Extract each line of the listing below word for word, without changing anything.

>> start DATA EXTRACT

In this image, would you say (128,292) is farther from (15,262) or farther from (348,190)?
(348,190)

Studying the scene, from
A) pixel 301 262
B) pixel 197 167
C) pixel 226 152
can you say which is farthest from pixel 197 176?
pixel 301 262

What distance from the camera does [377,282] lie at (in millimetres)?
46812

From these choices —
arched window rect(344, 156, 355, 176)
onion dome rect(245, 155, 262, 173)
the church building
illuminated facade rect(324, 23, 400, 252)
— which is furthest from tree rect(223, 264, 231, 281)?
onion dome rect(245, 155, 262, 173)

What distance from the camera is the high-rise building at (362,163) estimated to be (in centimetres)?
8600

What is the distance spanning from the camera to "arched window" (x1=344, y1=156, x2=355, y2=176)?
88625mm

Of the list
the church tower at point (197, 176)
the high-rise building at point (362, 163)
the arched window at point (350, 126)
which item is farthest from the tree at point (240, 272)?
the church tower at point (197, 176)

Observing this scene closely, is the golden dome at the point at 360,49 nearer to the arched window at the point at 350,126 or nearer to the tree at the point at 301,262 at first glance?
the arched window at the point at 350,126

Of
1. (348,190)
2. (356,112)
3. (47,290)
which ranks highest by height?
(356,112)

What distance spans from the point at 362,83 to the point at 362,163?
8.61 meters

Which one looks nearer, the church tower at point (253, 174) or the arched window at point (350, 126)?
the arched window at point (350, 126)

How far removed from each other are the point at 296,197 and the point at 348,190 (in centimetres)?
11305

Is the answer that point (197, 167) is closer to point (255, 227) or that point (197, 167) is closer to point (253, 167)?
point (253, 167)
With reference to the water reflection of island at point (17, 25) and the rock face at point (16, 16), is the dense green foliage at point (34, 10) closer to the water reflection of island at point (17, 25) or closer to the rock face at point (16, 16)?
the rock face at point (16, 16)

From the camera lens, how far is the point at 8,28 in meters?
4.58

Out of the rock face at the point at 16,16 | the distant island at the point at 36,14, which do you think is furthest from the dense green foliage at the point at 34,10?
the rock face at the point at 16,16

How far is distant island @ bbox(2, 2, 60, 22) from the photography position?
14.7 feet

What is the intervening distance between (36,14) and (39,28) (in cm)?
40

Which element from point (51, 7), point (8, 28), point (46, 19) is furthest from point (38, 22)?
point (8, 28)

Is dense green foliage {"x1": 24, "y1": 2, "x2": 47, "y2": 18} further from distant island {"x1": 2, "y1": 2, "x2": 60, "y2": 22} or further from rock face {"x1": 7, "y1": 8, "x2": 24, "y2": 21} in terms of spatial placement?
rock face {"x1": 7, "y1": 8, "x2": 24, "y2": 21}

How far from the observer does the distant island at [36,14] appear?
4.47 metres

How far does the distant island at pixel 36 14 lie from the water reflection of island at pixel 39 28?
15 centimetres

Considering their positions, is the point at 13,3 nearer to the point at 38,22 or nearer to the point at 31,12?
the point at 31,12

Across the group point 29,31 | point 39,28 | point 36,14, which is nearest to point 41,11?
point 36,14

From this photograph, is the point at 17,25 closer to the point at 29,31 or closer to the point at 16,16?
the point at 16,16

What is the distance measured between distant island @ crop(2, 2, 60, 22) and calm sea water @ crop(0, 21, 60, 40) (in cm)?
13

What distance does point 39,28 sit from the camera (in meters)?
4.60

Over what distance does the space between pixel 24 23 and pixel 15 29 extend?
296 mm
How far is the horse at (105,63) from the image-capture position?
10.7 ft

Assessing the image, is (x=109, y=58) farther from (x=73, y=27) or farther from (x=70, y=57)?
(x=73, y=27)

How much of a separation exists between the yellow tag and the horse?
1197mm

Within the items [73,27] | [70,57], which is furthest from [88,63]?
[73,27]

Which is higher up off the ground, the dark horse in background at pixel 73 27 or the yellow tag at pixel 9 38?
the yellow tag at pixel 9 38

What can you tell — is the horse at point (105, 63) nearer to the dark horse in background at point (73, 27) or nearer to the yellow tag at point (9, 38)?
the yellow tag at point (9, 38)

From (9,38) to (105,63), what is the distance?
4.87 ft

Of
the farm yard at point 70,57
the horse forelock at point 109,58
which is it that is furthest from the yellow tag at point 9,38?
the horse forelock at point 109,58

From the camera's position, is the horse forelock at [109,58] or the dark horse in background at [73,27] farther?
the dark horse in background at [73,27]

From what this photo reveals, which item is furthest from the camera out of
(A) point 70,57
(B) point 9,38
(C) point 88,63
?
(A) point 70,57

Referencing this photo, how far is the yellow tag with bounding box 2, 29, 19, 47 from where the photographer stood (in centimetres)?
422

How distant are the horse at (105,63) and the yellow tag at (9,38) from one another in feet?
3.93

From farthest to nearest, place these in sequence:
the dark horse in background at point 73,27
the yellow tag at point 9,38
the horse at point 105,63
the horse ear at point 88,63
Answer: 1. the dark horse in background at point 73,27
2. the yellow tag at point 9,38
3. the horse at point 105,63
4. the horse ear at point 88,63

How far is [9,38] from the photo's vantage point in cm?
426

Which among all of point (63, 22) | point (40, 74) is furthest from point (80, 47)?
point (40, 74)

>> end DATA EXTRACT

FINAL RESULT>
In this image, would you say (128,292) is farther from (15,262) or farther from (348,190)?
(348,190)

Studying the scene, from
A) pixel 301 262
B) pixel 197 167
C) pixel 226 152
can you say which is farthest from pixel 197 176?
pixel 301 262

What distance from the camera does [377,282] lie at (in millimetres)?
46812

From these choices —
arched window rect(344, 156, 355, 176)
onion dome rect(245, 155, 262, 173)
the church building
illuminated facade rect(324, 23, 400, 252)
— which is furthest from tree rect(223, 264, 231, 281)?
onion dome rect(245, 155, 262, 173)

What distance from the camera is the high-rise building at (362,163) estimated to be (in centimetres)?
8600

What is the distance spanning from the camera to "arched window" (x1=344, y1=156, x2=355, y2=176)?
88625mm

Of the list
the church tower at point (197, 176)
the high-rise building at point (362, 163)
the arched window at point (350, 126)
which item is farthest from the tree at point (240, 272)?
the church tower at point (197, 176)

Observing this scene closely, is the golden dome at the point at 360,49 nearer to the arched window at the point at 350,126 or nearer to the tree at the point at 301,262 at first glance?
the arched window at the point at 350,126

Of
1. (348,190)
2. (356,112)
3. (47,290)
which ranks highest by height?
(356,112)

What distance spans from the point at 362,83 to the point at 362,163?
8.61 meters

Which one looks nearer, the church tower at point (253, 174) or the arched window at point (350, 126)?
the arched window at point (350, 126)

How far removed from each other are the point at 296,197 and the point at 348,190 (in centimetres)?
11305

Is the answer that point (197, 167) is closer to point (255, 227) or that point (197, 167) is closer to point (253, 167)?
point (253, 167)
With reference to the water reflection of island at point (17, 25) and the rock face at point (16, 16), is the dense green foliage at point (34, 10) closer to the water reflection of island at point (17, 25) or closer to the rock face at point (16, 16)?
the rock face at point (16, 16)

From the camera lens, how far is the point at 8,28 in meters?
4.58

Out of the rock face at the point at 16,16 | the distant island at the point at 36,14, which do you think is furthest from the dense green foliage at the point at 34,10?
the rock face at the point at 16,16

How far is distant island @ bbox(2, 2, 60, 22) from the photography position?
14.7 feet

What is the intervening distance between (36,14) and (39,28) (in cm)?
40

Which element from point (51, 7), point (8, 28), point (46, 19) is furthest from point (38, 22)?
point (8, 28)

Is dense green foliage {"x1": 24, "y1": 2, "x2": 47, "y2": 18} further from distant island {"x1": 2, "y1": 2, "x2": 60, "y2": 22} or further from rock face {"x1": 7, "y1": 8, "x2": 24, "y2": 21} in terms of spatial placement?
rock face {"x1": 7, "y1": 8, "x2": 24, "y2": 21}

How far from the observer does the distant island at [36,14] appear?
4.47 metres

How far does the distant island at pixel 36 14 lie from the water reflection of island at pixel 39 28?
15 centimetres

Considering their positions, is the point at 13,3 nearer to the point at 38,22 or nearer to the point at 31,12?
the point at 31,12

Across the group point 29,31 | point 39,28 | point 36,14, which is nearest to point 41,11?
point 36,14

From this photograph, is the point at 17,25 closer to the point at 29,31 or closer to the point at 16,16?
the point at 16,16

What is the distance measured between distant island @ crop(2, 2, 60, 22) and calm sea water @ crop(0, 21, 60, 40) (in cm)?
13

What distance does point 39,28 sit from the camera (in meters)?
4.60

Over what distance does the space between pixel 24 23 and pixel 15 29 extend?
296 mm
How far is the horse at (105,63) from the image-capture position?
10.7 ft

Assessing the image, is (x=109, y=58) farther from (x=73, y=27) or farther from (x=70, y=57)?
(x=73, y=27)

How much of a separation exists between the yellow tag and the horse?
1197mm

Within the items [73,27] | [70,57], which is furthest from [88,63]?
[73,27]

Which is higher up off the ground, the dark horse in background at pixel 73 27 or the yellow tag at pixel 9 38?
the yellow tag at pixel 9 38

What can you tell — is the horse at point (105, 63) nearer to the dark horse in background at point (73, 27) or nearer to the yellow tag at point (9, 38)?
the yellow tag at point (9, 38)

From (9,38) to (105,63), what is the distance?
4.87 ft

Of
the farm yard at point 70,57
the horse forelock at point 109,58
which is it that is furthest from the yellow tag at point 9,38?
the horse forelock at point 109,58

From the camera's position, is the horse forelock at [109,58] or the dark horse in background at [73,27] farther?
the dark horse in background at [73,27]

From what this photo reveals, which item is furthest from the camera out of
(A) point 70,57
(B) point 9,38
(C) point 88,63
?
(A) point 70,57

Referencing this photo, how far is the yellow tag with bounding box 2, 29, 19, 47 from where the photographer stood (in centimetres)?
422

How distant are the horse at (105,63) and the yellow tag at (9,38) from one another in feet?
3.93

From farthest to nearest, place these in sequence:
the dark horse in background at point 73,27
the yellow tag at point 9,38
the horse at point 105,63
the horse ear at point 88,63
Answer: 1. the dark horse in background at point 73,27
2. the yellow tag at point 9,38
3. the horse at point 105,63
4. the horse ear at point 88,63

How far is [9,38] from the photo's vantage point in cm?
426

Which among all of point (63, 22) | point (40, 74) is furthest from point (80, 47)?
point (40, 74)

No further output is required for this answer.